Задания для выполнения:
A - Ответьте по фрагменту лекции о любви, каждый ответ на отдельной строке с той же пометкой:
(i) Какую привязанность у животных лектор называет своего рода любовью?
(ii) Что, по словам мадам де Реналь из романа Стендаля, она испытывает к Жюльену Сорелю?
(iii) Как, согласно фрагменту, может быть определена любовь?
B - Подхватите фрагмент лекции о любви и продолжите его сразу после последней приведенной строки стихотворения.

Фрагмент для чтения:

......

Разумеется, любовь, – я говорю то, о чем говорил в начале, сравнивая нашу культуру с китайской, – любовь не жестко привязана к половой любви между мужчиной и женщиной, даже у животных. В конце концов, собачья привязанность к своему хозяину – своего рода тоже любовь. Тем более, у людей. Наверное, у каждого из вас есть примеры глубокой любви, привязывающей человека к ребенку, к учителю. Это чувство в какой-то мере ограничивает нашу свободу, и в то же время, я повторяю, потому что это очень важно, – дает новое направление, новую степень свободы. Казалось бы, если только и свету, что в ее окошечке, что в его окошечке, то человек попадает в рабство к своему чувству, но почему же он ликует? Это же не обманчивое ликование, не обман, не иллюзия. Иллюзия в том, что свет только в этом окошечке. Но не иллюзия в том, что через это окошечко проливается какой-то вечный свет. Более того, как мы уже говорили на прошлых лекциях, в самой любви есть что-то, переходящее в религиозное чувство. До боготворения. Не помню, вспоминал ли я слова из романа Стендаля, слова мадам де Реналь, что она испытывает к Жюльену Сорелю то, что она обязана испытывать к Богу: благоговение, любовь, страх. Тут есть опасность кумиротворения. Есть опасность привязанности, которая толкает на безнравственные поступки. Но в истинном своем аспекте – это раскрытие другого как иконы. Человек человеку может стать иконой. Человек в человеке раскрывает образ и подобие Бога, который в нем скрыт обычно, но который может быть увиден глазом любви. Собственно, любовь может быть даже определена как раскрытие в другом (другой) образа и подобия Бога, иконы. И поэтому высокое чувство любви всегда перекликается с чувством религиозным. Те, кто знают стихи Зинаиды Александровны Миркиной, этому не удивятся, потому что ее стихи... Иногда трудно определить, о чем они. Потому что стихи, обращенные к Богу, не отличаются от стихов любовных, а стихи о любви – это стихи о созерцании вечности, только созерцании вдвоем. Вот несколько ее стихотворений, которые случайно подвернулись под руку:

Мы с тобой молились как деревья –

Без молитв, дыханием одним.

Всем своим безмолвным устремленьем,

всем единством стихнувшим своим.

......

[Сохраненные данные]
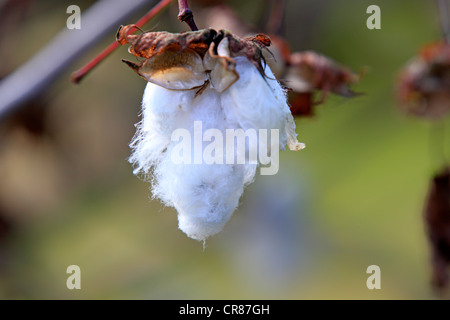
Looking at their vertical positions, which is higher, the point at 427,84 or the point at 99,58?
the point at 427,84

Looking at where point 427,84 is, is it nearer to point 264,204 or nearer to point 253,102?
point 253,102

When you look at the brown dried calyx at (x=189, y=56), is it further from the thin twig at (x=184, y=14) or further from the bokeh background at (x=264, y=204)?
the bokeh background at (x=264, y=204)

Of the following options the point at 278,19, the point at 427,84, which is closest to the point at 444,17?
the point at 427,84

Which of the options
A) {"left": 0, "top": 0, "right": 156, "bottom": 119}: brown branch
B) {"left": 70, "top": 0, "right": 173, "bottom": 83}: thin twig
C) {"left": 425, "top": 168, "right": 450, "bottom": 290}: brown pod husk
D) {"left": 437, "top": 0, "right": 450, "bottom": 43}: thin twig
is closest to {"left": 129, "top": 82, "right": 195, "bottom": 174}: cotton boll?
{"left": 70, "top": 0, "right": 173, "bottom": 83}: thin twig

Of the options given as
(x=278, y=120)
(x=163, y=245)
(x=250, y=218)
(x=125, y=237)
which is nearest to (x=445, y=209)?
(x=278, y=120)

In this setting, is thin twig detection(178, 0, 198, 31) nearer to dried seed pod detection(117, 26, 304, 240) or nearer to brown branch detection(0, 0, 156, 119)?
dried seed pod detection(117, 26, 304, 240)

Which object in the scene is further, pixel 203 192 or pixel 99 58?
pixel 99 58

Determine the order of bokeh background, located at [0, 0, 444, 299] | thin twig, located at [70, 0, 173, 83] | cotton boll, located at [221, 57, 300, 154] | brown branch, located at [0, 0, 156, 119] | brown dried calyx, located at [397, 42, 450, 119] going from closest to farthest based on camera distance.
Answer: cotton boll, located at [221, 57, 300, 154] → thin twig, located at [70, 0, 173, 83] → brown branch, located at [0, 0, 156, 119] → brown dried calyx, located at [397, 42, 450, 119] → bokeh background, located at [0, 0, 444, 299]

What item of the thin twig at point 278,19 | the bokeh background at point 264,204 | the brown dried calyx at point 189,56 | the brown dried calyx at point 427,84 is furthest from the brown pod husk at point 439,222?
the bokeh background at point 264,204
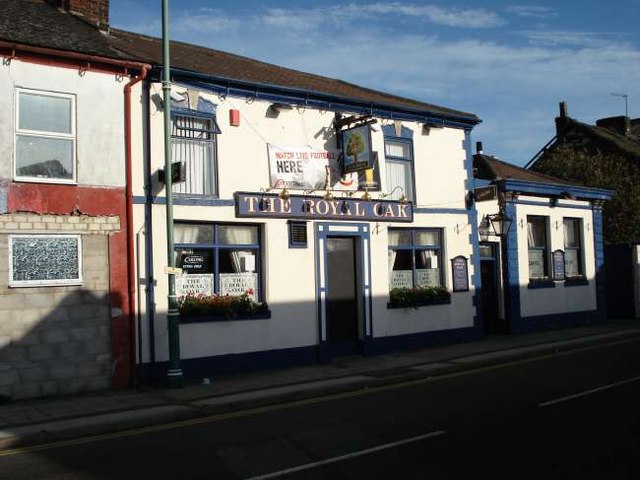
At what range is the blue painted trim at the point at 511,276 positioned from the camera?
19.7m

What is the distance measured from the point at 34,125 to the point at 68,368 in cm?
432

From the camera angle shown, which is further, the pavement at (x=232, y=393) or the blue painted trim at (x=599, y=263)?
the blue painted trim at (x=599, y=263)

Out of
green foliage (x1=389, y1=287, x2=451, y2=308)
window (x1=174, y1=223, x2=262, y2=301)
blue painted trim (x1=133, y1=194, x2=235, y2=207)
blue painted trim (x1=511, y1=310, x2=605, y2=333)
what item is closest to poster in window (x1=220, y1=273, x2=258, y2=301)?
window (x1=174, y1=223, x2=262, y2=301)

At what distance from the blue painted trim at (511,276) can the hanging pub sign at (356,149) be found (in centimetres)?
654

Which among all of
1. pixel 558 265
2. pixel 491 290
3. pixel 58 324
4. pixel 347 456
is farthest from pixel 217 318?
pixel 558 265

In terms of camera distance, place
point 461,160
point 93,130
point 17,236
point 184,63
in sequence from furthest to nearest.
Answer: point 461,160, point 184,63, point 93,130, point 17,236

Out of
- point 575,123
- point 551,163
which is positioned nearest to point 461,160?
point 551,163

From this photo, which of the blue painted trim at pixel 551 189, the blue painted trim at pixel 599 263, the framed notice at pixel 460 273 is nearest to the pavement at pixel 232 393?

......

Ответы к заданиям:
A -
(i) Собачью привязанность к своему хозяину.
(ii) То, что она обязана испытывать к Богу: благоговение, любовь, страх.
(iii) Как раскрытие в другом (другой) образа и подобия Бога, иконы.

B -
Приближались меркнущие дали,

Лес светлел в преддверьи полной тьмы.

Мы с тобой молитв тогда не знали,

Но самой молитвой были мы.

Вот другое:

Нас обвенчала тишина

В свой сокровенный час.

В обоих нас вошла она

Одна – в обоих нас.

Мы ею до краев полны,

И нам с тобой дано

Не расплескавши тишины,

Понять, что мы – одно.

Это очень важная строка – «не расплескавши тишины»… То, о чем не пишут наши сексологи. Ну, еще стихотворение:

Такой пробел между тобой и мной,

Так пусто, ясно, высоко и глухо.

Ничто не станет на пути стеной.

Такое море веющего Духа.

Вот только кликни, и со всех сторон,

– Ведь невозможна ни одна помеха, —

Достигнет сердца чистый звездный звон

И отзовется троекратным эхом.

И ни единой мысли не дано

Смутить, рассечь простор ширококрылый.

И потому лишь мы с тобой одно,

Что бесконечность нас соединила.

И даже в стихотворениях, если можно сказать, сюжет которых может быть назван любовным, все равно никогда не покидает тема бесконечности, тема прикосновения к вечности.

И вот упали все преграды,

Что были меж тобой и мной.

Уже не близко, нет не рядом,

Мы просто сделались одной

Душой и плотью.И весь воздух

Вдруг выпит за один глоток.

Прожгли всю ткнать пространства звезды,

И в щели мира глянул Бог.

Как правило, любовь теряется тогда, когда теряется это вечное ее измерение, когда "расплескивается тишина".

В таком парадоксальном выражении, которое я здесь приводил, "раб Божий", заключена мысль о том новом глубинном измерении бытия, которое обычно человек не замечает и проходит мимо. А между тем, человек, не чувствующий этого, лишен целого измерения бытия. Меня поразила эта мысль у Антония Блюма, который написал, что тот, кто не знает молитвы, тот лишен целого измерения бытия. А молитва – это есть, в сущности, любовное обращение к Богу. Один из архиереев прошлого, кажется, Брянчанинов, говорил, что человек, который идет в монахи, должен иметь роман с Богом. И я думаю, что сквозь обычный роман тоже сквозит Божий свет, только не сквозь икону, а сквозь человека, в котором любовь открывает икону. В любви люди находят икону друг в друге. И привязанность к иконе глубины не противоречит свободе, наоборот, она открывает огромную свободу. Я позволю себе напомнить два евангельских суждения, которые, казалось бы, противоречат друг другу: "творю волю пославшего меня", – значит, человек все делает не от себя; а, с другой стороны, "сказано древним, а я говорю вам", То, что сказано древним Моисеем, считалось Божьей заповедью, голосом Бога. Но полная привязанность к Святому Духу дает полную свободу по отношению ко всем прежним следам прикосновения Духа, ко всем тем словам, в которых отпечатались откровения прошлого.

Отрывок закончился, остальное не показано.